* start Reading text *
Likewise, monitoring your hardware statistics for bottlenecks aren't
invalid, but I doubt you'll be able to make the modifications necessary to
achieve the results you'd like to see on hardware config changes alone.

Based on the conversation we've had thus far and a few assumptions on my
part, I doubt you'll be able to keep your search times anywhere near the
thresholds you'd like to see.  You can help yourself with reduced index
size, tweaked hardware configurations, and indexing strategies, but there is
no silver bullet here.  If my experiences hold true for you, you'll end up
addressing each of these areas as your look for efficiencies of scale.

-- j

On 5/22/06, George Aroush <george@aroush.net> wrote:
>
> Hi Pam and Jeff,
>
> You can't load 7Gb of index into memory.  A typical Windows 
> application can't access more then 2Gb of RAM -- so if a machine has 
> 8Gg and only Lucene is running chance are that you still have a lot of 
> real memory not being used.
* end Reading text *
Problem to solve:
In the thread, what is the most RAM a typical Windows application can access? The listing is separate material with no connection to the thread.
* start Information given *
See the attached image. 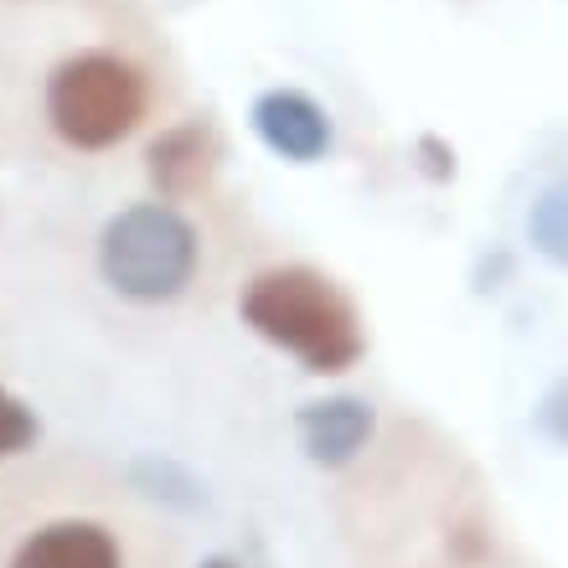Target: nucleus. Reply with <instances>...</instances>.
<instances>
[{
    "mask_svg": "<svg viewBox=\"0 0 568 568\" xmlns=\"http://www.w3.org/2000/svg\"><path fill=\"white\" fill-rule=\"evenodd\" d=\"M243 321L270 346L305 362V373H346L362 362V321L352 300L315 270H270L239 300Z\"/></svg>",
    "mask_w": 568,
    "mask_h": 568,
    "instance_id": "1",
    "label": "nucleus"
},
{
    "mask_svg": "<svg viewBox=\"0 0 568 568\" xmlns=\"http://www.w3.org/2000/svg\"><path fill=\"white\" fill-rule=\"evenodd\" d=\"M202 239L171 202H135L114 212L99 233V274L114 295L135 305L176 300L196 274Z\"/></svg>",
    "mask_w": 568,
    "mask_h": 568,
    "instance_id": "2",
    "label": "nucleus"
},
{
    "mask_svg": "<svg viewBox=\"0 0 568 568\" xmlns=\"http://www.w3.org/2000/svg\"><path fill=\"white\" fill-rule=\"evenodd\" d=\"M150 109V83L120 52H78L47 78V120L73 150H109Z\"/></svg>",
    "mask_w": 568,
    "mask_h": 568,
    "instance_id": "3",
    "label": "nucleus"
},
{
    "mask_svg": "<svg viewBox=\"0 0 568 568\" xmlns=\"http://www.w3.org/2000/svg\"><path fill=\"white\" fill-rule=\"evenodd\" d=\"M254 130L258 140L295 165H311L331 150V120L311 93L300 89H270L254 99Z\"/></svg>",
    "mask_w": 568,
    "mask_h": 568,
    "instance_id": "4",
    "label": "nucleus"
},
{
    "mask_svg": "<svg viewBox=\"0 0 568 568\" xmlns=\"http://www.w3.org/2000/svg\"><path fill=\"white\" fill-rule=\"evenodd\" d=\"M373 429V404H362V398H321V404L300 408V445L326 470H342V465L357 460Z\"/></svg>",
    "mask_w": 568,
    "mask_h": 568,
    "instance_id": "5",
    "label": "nucleus"
},
{
    "mask_svg": "<svg viewBox=\"0 0 568 568\" xmlns=\"http://www.w3.org/2000/svg\"><path fill=\"white\" fill-rule=\"evenodd\" d=\"M11 568H124V558L99 523H47L16 548Z\"/></svg>",
    "mask_w": 568,
    "mask_h": 568,
    "instance_id": "6",
    "label": "nucleus"
},
{
    "mask_svg": "<svg viewBox=\"0 0 568 568\" xmlns=\"http://www.w3.org/2000/svg\"><path fill=\"white\" fill-rule=\"evenodd\" d=\"M212 130L207 124H176V130H165L155 145L145 150V171L155 181V192L161 202H181V196H192L212 171Z\"/></svg>",
    "mask_w": 568,
    "mask_h": 568,
    "instance_id": "7",
    "label": "nucleus"
},
{
    "mask_svg": "<svg viewBox=\"0 0 568 568\" xmlns=\"http://www.w3.org/2000/svg\"><path fill=\"white\" fill-rule=\"evenodd\" d=\"M527 233H532V248H538L548 264L568 270V176L554 181V186L532 202V212H527Z\"/></svg>",
    "mask_w": 568,
    "mask_h": 568,
    "instance_id": "8",
    "label": "nucleus"
},
{
    "mask_svg": "<svg viewBox=\"0 0 568 568\" xmlns=\"http://www.w3.org/2000/svg\"><path fill=\"white\" fill-rule=\"evenodd\" d=\"M37 445V414H31L11 388H0V460Z\"/></svg>",
    "mask_w": 568,
    "mask_h": 568,
    "instance_id": "9",
    "label": "nucleus"
},
{
    "mask_svg": "<svg viewBox=\"0 0 568 568\" xmlns=\"http://www.w3.org/2000/svg\"><path fill=\"white\" fill-rule=\"evenodd\" d=\"M538 424H542L548 434H554V439H564V445H568V377L558 383L554 393H548V398H542Z\"/></svg>",
    "mask_w": 568,
    "mask_h": 568,
    "instance_id": "10",
    "label": "nucleus"
},
{
    "mask_svg": "<svg viewBox=\"0 0 568 568\" xmlns=\"http://www.w3.org/2000/svg\"><path fill=\"white\" fill-rule=\"evenodd\" d=\"M196 568H243V564H233V558H207V564H196Z\"/></svg>",
    "mask_w": 568,
    "mask_h": 568,
    "instance_id": "11",
    "label": "nucleus"
}]
</instances>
* end Information given *
Solution:
No more than 2Gb.